**Text excerpt:**
==============================
Hamming: First let me respond to Alan Chynoweth about computing. I had computing in research and for 10 years I kept telling my management, ``Get that !&@#% machine out of research. We are being forced to run problems all the time. We can't do research because were too busy operating and running the computing machines.'' Finally the message got through. They were going to move computing out of research to someplace else. I was persona non grata to say the least and I was surprised that people didn't kick my shins because everybody was having their toy taken away from them. I went in to Ed David's office and said, ``Look Ed, you've got to give your researchers a machine. If you give them a great big machine, we'll be back in the same trouble we were before, so busy keeping it going we can't think. Give them the smallest machine you can because they are very able people. They will learn how to do things on a small machine instead of mass computing.'' As far as I'm concerned, that's how UNIX arose. We gave them a moderately small machine and they decided to make it do great things. They had to come up with a system to do it on. It is called UNIX!

A. G. Chynoweth: I just have to pick up on that one. In our present environment, Dick, while we wrestle with some of the red tape attributed to, or required by, the regulators, there is one quote that one exasperated AVP came up with and I've used it over and over again. He growled that, ``UNIX was never a deliverable!''

Question: What about personal stress? Does that seem to make a difference?

Hamming: Yes, it does. If you don't get emotionally involved, it doesn't. I had incipient ulcers most of the years that I was at Bell Labs. I have since gone off to the Naval Postgraduate School and laid back somewhat, and now my health is much better. But if you want to be a great scientist you're going to have to put up with stress. You can lead a nice life; you can be a nice guy or you can be a great scientist. But nice guys end last, is what Leo Durocher said. If you want to lead a nice happy life with a lot of recreation and everything else, you'll lead a nice life.

Question: The remarks about having courage, no one could argue with; but those of us who have gray hairs or who are well established don't have to worry too much. But what I sense among the young people these days is a real concern over the risk taking in a highly competitive environment. Do you have any words of wisdom on this?

Hamming: I'll quote Ed David more. Ed David was concerned about the general loss of nerve in our society. It does seem to me that we've gone through various periods. Coming out of the war, coming out of Los Alamos where we built the bomb, coming out of building the radars and so on, there came into the mathematics department, and the research area, a group of people with a lot of guts. They've just seen things done; they've just won a war which was fantastic. We had reasons for having courage and therefore we did a great deal. I can't arrange that situation to do it again. I cannot blame the present generation for not having it, but I agree with what you say; I just cannot attach blame to it. It doesn't seem to me they have the desire for greatness; they lack the courage to do it. But we had, because we were in a favorable circumstance to have it; we just came through a tremendously successful war. In the war we were looking very, very bad for a long while; it was a very desperate struggle as you well know. And our success, I think, gave us courage and self confidence; that's why you see, beginning in the late forties through the fifties, a tremendous productivity at the labs which was stimulated from the earlier times. Because many of us were earlier forced to learn other things - we were forced to learn the things we didn't want to learn, we were forced to have an open door - and then we could exploit those things we learned. It is true, and I can't do anything about it; I cannot blame the present generation either. It's just a fact.

Question: Is there something management could or should do?
==============================
**Given entries:**

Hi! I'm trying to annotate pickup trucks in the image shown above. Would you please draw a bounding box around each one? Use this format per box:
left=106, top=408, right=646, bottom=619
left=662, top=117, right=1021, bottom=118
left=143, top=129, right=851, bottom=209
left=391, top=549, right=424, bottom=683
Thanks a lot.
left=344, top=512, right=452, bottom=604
==============================
**Required tasks:**
• 1. In the Q&A transcript, where did Hamming go after Bell Labs?
• 2. Retype the part of the Q&A transcript between "Hamming: Yes, it" and "a nice life.", inclusive.

**Replies:**
• 1. The Naval Postgraduate School.

• 2.
Hamming: Yes, it does. If you don't get emotionally involved, it doesn't. I had incipient ulcers most of the years that I was at Bell Labs. I have since gone off to the Naval Postgraduate School and laid back somewhat, and now my health is much better. But if you want to be a great scientist you're going to have to put up with stress. You can lead a nice life; you can be a nice guy or you can be a great scientist. But nice guys end last, is what Leo Durocher said. If you want to lead a nice happy life with a lot of recreation and everything else, you'll lead a nice life.